» **SUPPLIED MATERIAL**:

===============

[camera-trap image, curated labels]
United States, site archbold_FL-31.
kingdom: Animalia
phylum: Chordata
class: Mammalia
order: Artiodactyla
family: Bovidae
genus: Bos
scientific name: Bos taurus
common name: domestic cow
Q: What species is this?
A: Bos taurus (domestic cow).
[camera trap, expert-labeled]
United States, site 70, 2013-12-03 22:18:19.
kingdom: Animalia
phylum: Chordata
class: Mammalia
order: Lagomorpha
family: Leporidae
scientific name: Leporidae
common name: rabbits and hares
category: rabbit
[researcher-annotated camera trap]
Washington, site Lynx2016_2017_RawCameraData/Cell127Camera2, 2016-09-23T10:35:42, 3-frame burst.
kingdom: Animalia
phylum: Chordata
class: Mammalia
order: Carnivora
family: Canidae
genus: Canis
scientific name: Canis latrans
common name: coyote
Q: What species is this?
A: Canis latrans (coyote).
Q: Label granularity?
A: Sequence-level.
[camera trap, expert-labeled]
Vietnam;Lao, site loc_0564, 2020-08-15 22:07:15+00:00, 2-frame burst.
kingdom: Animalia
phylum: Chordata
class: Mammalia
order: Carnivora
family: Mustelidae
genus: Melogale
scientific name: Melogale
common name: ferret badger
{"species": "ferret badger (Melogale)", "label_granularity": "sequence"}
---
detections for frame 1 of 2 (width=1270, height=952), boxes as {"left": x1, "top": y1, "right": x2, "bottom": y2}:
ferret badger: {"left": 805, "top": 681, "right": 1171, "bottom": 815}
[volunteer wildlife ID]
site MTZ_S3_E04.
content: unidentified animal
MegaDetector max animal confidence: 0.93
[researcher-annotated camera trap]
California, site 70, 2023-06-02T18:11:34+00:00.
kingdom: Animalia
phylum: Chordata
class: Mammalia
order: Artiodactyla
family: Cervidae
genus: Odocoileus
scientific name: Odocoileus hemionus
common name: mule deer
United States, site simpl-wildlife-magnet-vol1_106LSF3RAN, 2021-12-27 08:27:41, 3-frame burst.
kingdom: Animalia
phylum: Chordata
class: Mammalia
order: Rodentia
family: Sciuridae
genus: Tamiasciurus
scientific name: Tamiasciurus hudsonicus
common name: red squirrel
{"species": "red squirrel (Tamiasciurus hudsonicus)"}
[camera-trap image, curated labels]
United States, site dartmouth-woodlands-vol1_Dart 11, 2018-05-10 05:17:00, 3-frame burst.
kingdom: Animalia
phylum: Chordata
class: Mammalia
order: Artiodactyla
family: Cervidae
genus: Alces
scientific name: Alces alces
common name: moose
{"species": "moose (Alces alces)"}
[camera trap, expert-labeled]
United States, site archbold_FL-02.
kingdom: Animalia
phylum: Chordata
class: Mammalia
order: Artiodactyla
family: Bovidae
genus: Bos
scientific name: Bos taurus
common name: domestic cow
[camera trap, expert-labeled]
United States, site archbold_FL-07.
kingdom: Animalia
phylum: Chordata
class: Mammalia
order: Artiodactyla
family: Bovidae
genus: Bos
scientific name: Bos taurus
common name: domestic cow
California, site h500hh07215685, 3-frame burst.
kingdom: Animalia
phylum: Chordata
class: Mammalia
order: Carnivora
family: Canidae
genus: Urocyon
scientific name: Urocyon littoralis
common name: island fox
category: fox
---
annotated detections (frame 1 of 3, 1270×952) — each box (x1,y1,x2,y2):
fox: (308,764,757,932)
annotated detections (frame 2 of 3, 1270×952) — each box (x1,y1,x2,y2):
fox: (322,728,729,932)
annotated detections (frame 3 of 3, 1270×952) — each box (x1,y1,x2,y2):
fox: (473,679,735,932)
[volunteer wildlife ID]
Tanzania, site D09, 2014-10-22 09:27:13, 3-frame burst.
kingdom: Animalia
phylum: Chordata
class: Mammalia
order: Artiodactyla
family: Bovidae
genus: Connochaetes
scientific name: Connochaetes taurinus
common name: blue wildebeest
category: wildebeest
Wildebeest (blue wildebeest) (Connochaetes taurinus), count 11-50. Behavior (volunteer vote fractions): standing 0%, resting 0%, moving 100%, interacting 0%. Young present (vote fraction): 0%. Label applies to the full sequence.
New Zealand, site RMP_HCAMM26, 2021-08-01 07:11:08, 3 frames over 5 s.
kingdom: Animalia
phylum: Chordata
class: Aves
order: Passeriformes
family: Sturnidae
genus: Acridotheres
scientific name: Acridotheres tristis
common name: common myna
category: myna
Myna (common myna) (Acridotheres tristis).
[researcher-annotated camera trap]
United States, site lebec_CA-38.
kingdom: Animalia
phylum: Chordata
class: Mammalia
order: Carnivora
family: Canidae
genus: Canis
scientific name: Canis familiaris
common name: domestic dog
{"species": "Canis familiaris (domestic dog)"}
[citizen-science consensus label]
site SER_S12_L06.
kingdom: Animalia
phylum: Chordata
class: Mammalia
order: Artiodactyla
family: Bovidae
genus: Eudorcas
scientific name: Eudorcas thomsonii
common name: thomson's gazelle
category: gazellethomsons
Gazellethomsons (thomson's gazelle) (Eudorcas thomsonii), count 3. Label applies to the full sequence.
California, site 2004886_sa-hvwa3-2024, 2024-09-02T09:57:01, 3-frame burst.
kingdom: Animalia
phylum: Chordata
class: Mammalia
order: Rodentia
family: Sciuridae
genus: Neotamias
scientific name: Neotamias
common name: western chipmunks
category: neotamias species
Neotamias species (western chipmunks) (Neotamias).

===============

Write all the entries out again exactly as they are.

[camera-trap image, curated labels]
United States, site archbold_FL-31.
kingdom: Animalia
phylum: Chordata
class: Mammalia
order: Artiodactyla
family: Bovidae
genus: Bos
scientific name: Bos taurus
common name: domestic cow
Q: What species is this?
A: Bos taurus (domestic cow).
[camera trap, expert-labeled]
United States, site 70, 2013-12-03 22:18:19.
kingdom: Animalia
phylum: Chordata
class: Mammalia
order: Lagomorpha
family: Leporidae
scientific name: Leporidae
common name: rabbits and hares
category: rabbit
[researcher-annotated camera trap]
Washington, site Lynx2016_2017_RawCameraData/Cell127Camera2, 2016-09-23T10:35:42, 3-frame burst.
kingdom: Animalia
phylum: Chordata
class: Mammalia
order: Carnivora
family: Canidae
genus: Canis
scientific name: Canis latrans
common name: coyote
Q: What species is this?
A: Canis latrans (coyote).
Q: Label granularity?
A: Sequence-level.
[camera trap, expert-labeled]
Vietnam;Lao, site loc_0564, 2020-08-15 22:07:15+00:00, 2-frame burst.
kingdom: Animalia
phylum: Chordata
class: Mammalia
order: Carnivora
family: Mustelidae
genus: Melogale
scientific name: Melogale
common name: ferret badger
{"species": "ferret badger (Melogale)", "label_granularity": "sequence"}
---
detections for frame 1 of 2 (width=1270, height=952), boxes as {"left": x1, "top": y1, "right": x2, "bottom": y2}:
ferret badger: {"left": 805, "top": 681, "right": 1171, "bottom": 815}
[volunteer wildlife ID]
site MTZ_S3_E04.
content: unidentified animal
MegaDetector max animal confidence: 0.93
[researcher-annotated camera trap]
California, site 70, 2023-06-02T18:11:34+00:00.
kingdom: Animalia
phylum: Chordata
class: Mammalia
order: Artiodactyla
family: Cervidae
genus: Odocoileus
scientific name: Odocoileus hemionus
common name: mule deer
United States, site simpl-wildlife-magnet-vol1_106LSF3RAN, 2021-12-27 08:27:41, 3-frame burst.
kingdom: Animalia
phylum: Chordata
class: Mammalia
order: Rodentia
family: Sciuridae
genus: Tamiasciurus
scientific name: Tamiasciurus hudsonicus
common name: red squirrel
{"species": "red squirrel (Tamiasciurus hudsonicus)"}
[camera-trap image, curated labels]
United States, site dartmouth-woodlands-vol1_Dart 11, 2018-05-10 05:17:00, 3-frame burst.
kingdom: Animalia
phylum: Chordata
class: Mammalia
order: Artiodactyla
family: Cervidae
genus: Alces
scientific name: Alces alces
common name: moose
{"species": "moose (Alces alces)"}
[camera trap, expert-labeled]
United States, site archbold_FL-02.
kingdom: Animalia
phylum: Chordata
class: Mammalia
order: Artiodactyla
family: Bovidae
genus: Bos
scientific name: Bos taurus
common name: domestic cow
[camera trap, expert-labeled]
United States, site archbold_FL-07.
kingdom: Animalia
phylum: Chordata
class: Mammalia
order: Artiodactyla
family: Bovidae
genus: Bos
scientific name: Bos taurus
common name: domestic cow
California, site h500hh07215685, 3-frame burst.
kingdom: Animalia
phylum: Chordata
class: Mammalia
order: Carnivora
family: Canidae
genus: Urocyon
scientific name: Urocyon littoralis
common name: island fox
category: fox
---
annotated detections (frame 1 of 3, 1270×952) — each box (x1,y1,x2,y2):
fox: (308,764,757,932)
annotated detections (frame 2 of 3, 1270×952) — each box (x1,y1,x2,y2):
fox: (322,728,729,932)
annotated detections (frame 3 of 3, 1270×952) — each box (x1,y1,x2,y2):
fox: (473,679,735,932)
[volunteer wildlife ID]
Tanzania, site D09, 2014-10-22 09:27:13, 3-frame burst.
kingdom: Animalia
phylum: Chordata
class: Mammalia
order: Artiodactyla
family: Bovidae
genus: Connochaetes
scientific name: Connochaetes taurinus
common name: blue wildebeest
category: wildebeest
Wildebeest (blue wildebeest) (Connochaetes taurinus), count 11-50. Behavior (volunteer vote fractions): standing 0%, resting 0%, moving 100%, interacting 0%. Young present (vote fraction): 0%. Label applies to the full sequence.
New Zealand, site RMP_HCAMM26, 2021-08-01 07:11:08, 3 frames over 5 s.
kingdom: Animalia
phylum: Chordata
class: Aves
order: Passeriformes
family: Sturnidae
genus: Acridotheres
scientific name: Acridotheres tristis
common name: common myna
category: myna
Myna (common myna) (Acridotheres tristis).
[researcher-annotated camera trap]
United States, site lebec_CA-38.
kingdom: Animalia
phylum: Chordata
class: Mammalia
order: Carnivora
family: Canidae
genus: Canis
scientific name: Canis familiaris
common name: domestic dog
{"species": "Canis familiaris (domestic dog)"}
[citizen-science consensus label]
site SER_S12_L06.
kingdom: Animalia
phylum: Chordata
class: Mammalia
order: Artiodactyla
family: Bovidae
genus: Eudorcas
scientific name: Eudorcas thomsonii
common name: thomson's gazelle
category: gazellethomsons
Gazellethomsons (thomson's gazelle) (Eudorcas thomsonii), count 3. Label applies to the full sequence.
California, site 2004886_sa-hvwa3-2024, 2024-09-02T09:57:01, 3-frame burst.
kingdom: Animalia
phylum: Chordata
class: Mammalia
order: Rodentia
family: Sciuridae
genus: Neotamias
scientific name: Neotamias
common name: western chipmunks
category: neotamias species
Neotamias species (western chipmunks) (Neotamias).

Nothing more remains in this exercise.